I pointed. i didn’t know what else to do. She set off in her halting, wincing stride. after a few moments of bewildered indecision, I followed, found her unpacking canned goods, fresh vegetables, and a package of meat.
I asked her what she thought she was doing.
“Making a trial run.”
“Trial run of what?”
Sabrina toyed with the groceries, shifting them about on the countertop as if she were trying to arrange them in a pattern that matched the logic of her thoughts. “I thought I’d cook for you tonight. You like your supper, then we can work out a deal. Maybe.”
“What kind of deal?”
Vanderhaeghe has brought forward interesting situations in the human condition that may initially seem odd but do occur in our lives. We do often wonder what has happened to the spurned lover or that overly-teased classmate as we get older. Here, Vanderhaeghe gives us a few scenarios where a protagonist finds out what has happened to Person X who may have had a certain greyish impact on the protagonist’s life.
Anything Page 178-179
Tony opened his eyes, ran his hands over the sheets and his eyes around the room. He called “Susan?” several times, but there was no answer. She was gone. He would have liked it if she had stayed; her presence, any presence, would have been welcome after the dream he had just awoken from. In it, he and his wife were waiting to board a flight in a vast airport reminiscent of Heathrow. When Betty told him she was going to take a quick look around the duty-free shop, he merely nodded. She disappeared into the crowd of travellers, and as she did, he glanced at his watch and was astonished to see that they had lost track of the time.
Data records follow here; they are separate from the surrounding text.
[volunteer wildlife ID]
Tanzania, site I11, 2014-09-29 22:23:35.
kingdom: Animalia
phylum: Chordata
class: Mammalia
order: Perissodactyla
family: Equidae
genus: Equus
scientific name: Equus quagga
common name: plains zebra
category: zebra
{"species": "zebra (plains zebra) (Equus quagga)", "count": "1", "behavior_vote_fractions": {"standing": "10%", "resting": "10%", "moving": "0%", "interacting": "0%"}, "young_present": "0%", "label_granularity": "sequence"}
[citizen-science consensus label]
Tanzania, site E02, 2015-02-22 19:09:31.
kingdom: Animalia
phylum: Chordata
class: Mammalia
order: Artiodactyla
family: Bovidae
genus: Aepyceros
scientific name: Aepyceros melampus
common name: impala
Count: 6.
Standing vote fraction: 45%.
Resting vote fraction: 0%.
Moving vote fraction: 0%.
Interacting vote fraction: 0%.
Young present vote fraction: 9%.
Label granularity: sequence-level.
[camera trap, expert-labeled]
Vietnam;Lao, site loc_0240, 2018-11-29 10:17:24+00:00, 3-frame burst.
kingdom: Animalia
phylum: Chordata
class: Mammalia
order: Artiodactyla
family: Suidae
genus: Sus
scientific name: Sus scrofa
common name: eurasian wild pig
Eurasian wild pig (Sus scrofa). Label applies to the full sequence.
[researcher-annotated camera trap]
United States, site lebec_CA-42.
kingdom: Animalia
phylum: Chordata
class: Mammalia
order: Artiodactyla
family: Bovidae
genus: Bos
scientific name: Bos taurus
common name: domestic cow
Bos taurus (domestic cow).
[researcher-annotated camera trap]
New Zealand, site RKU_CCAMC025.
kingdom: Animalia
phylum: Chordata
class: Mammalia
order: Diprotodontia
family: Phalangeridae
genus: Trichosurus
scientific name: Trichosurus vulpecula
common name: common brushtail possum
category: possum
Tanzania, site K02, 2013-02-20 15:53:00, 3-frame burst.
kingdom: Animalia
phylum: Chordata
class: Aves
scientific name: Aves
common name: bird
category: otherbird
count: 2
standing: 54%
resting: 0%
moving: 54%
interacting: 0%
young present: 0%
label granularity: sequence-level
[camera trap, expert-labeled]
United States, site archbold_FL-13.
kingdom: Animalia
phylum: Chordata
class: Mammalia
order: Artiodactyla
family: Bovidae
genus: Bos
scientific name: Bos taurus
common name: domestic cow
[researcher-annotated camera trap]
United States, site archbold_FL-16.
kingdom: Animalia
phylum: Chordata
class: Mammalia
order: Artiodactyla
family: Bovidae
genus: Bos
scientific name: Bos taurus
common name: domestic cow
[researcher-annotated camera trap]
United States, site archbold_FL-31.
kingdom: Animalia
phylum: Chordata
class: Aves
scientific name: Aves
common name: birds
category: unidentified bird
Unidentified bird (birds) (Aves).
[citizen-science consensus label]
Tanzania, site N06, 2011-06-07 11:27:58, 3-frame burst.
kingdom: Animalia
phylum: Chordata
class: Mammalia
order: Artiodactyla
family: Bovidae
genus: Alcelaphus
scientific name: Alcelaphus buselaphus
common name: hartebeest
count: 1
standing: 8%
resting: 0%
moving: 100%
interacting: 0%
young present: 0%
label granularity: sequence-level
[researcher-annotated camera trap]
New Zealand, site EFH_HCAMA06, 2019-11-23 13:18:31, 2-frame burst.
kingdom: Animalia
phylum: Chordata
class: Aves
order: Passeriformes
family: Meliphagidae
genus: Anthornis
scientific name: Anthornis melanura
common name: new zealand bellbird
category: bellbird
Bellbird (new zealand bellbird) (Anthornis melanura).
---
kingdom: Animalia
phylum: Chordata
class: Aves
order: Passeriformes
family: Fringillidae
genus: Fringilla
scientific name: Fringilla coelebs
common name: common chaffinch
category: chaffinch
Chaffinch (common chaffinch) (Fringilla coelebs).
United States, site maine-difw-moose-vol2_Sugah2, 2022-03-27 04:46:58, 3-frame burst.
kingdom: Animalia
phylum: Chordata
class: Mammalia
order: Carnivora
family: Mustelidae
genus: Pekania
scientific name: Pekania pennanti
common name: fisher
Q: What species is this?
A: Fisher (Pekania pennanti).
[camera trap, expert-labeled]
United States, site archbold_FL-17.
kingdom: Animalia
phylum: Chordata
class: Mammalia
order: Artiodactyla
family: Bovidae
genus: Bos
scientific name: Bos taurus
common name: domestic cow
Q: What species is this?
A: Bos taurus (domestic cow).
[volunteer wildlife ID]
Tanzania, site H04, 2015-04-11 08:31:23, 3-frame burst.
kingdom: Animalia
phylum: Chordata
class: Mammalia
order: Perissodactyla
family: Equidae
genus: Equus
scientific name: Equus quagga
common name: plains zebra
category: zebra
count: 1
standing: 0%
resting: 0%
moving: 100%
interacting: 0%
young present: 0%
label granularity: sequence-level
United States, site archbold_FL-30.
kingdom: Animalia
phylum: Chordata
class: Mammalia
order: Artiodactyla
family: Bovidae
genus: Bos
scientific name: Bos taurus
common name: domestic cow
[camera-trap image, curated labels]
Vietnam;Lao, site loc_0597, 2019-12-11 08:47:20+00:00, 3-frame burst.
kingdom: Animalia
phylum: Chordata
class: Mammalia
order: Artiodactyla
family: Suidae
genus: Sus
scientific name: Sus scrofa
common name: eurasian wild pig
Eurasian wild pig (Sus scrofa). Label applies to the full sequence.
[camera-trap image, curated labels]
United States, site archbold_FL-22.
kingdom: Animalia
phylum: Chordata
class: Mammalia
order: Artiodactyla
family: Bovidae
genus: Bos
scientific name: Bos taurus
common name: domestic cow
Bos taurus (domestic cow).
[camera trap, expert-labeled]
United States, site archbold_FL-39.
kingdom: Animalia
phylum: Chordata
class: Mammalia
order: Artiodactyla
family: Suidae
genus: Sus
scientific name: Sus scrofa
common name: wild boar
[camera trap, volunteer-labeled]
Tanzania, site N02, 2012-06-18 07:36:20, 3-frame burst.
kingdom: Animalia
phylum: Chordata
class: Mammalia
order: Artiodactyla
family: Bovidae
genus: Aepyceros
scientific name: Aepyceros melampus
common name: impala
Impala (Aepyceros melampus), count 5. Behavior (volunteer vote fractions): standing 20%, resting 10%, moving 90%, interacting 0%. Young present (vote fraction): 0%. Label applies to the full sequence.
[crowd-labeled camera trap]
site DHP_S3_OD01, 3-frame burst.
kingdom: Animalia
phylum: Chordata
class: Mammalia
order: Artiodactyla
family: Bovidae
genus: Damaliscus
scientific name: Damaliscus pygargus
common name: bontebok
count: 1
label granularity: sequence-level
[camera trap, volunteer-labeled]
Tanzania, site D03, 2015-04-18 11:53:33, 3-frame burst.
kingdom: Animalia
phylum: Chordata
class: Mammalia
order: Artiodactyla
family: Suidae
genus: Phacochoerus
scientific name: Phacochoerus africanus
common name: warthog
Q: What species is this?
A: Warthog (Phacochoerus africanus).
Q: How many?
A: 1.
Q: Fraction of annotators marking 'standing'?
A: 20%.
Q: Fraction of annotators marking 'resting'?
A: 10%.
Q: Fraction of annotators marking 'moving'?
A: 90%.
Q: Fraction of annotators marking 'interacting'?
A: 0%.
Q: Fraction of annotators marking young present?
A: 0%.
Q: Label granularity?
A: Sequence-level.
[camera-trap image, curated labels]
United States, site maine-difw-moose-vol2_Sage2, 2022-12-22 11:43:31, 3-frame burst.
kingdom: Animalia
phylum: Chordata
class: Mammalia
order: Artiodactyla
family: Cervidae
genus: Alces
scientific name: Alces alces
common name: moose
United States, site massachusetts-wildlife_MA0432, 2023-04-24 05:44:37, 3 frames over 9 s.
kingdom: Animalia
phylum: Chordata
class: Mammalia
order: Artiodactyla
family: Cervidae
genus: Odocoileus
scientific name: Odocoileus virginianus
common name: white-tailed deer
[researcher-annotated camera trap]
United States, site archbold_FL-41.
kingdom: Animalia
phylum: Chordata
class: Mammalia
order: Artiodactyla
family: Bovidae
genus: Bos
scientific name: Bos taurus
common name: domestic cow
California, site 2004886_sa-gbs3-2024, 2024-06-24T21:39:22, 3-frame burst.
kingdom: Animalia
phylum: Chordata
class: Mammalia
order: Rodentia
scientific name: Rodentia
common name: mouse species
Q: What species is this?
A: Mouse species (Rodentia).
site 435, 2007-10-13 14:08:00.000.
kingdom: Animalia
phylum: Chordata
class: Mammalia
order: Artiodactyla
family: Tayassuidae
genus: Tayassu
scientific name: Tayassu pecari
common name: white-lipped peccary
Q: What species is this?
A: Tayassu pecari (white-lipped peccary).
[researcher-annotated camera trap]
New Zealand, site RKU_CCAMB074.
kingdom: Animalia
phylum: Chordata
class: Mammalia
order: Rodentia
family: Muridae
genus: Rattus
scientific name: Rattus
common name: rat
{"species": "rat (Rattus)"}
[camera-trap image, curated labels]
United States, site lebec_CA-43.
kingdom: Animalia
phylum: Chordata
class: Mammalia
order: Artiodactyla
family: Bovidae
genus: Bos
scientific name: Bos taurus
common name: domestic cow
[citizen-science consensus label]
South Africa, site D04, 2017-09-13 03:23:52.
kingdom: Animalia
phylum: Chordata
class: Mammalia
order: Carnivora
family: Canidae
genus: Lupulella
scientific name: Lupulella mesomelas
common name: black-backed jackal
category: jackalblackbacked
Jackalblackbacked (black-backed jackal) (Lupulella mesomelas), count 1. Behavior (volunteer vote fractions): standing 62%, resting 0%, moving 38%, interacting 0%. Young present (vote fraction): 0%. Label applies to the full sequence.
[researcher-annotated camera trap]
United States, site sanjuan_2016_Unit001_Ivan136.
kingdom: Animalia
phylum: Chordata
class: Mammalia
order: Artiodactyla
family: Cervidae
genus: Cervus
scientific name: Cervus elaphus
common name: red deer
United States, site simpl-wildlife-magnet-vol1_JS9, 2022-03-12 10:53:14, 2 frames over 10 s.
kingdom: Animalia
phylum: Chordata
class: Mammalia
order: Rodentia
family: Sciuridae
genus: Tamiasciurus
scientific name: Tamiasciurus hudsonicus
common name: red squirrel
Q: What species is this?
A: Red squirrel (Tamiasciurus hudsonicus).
It was only a few minutes before their gate would close. He stood up to call her back, but before a word left his mouth he suddenly found himself in the Qu’Appelle Valley on a fiercely windy day, whitecaps breaking on the beach.
Each time the waves slapped the sand, he grew more and more uneasy, sure that there was something he had forgotten to do, something besides keeping an eye on their departure time, something of the utmost importance. but for the life of him he couldn’t think what it was. He sensed it hovering behind him, back where Betty’s beloved cottage stood. But he couldn’t bring himself to turn and face it because if he did that, he would have to acknowledge the neglected presence.
Tony eased himself out of bed and wet to his laptop. Staring at the screen, he tried out and tested various phrases in his mind. Then he tapped out an email.
Daddy Lenin and Other Stories by Guy Vanderhaeghe is a brilliant piece of literature. Here, we are given a selection of elements important to the human condition which we otherwise wouldn’t consider. A brilliant and insightful read.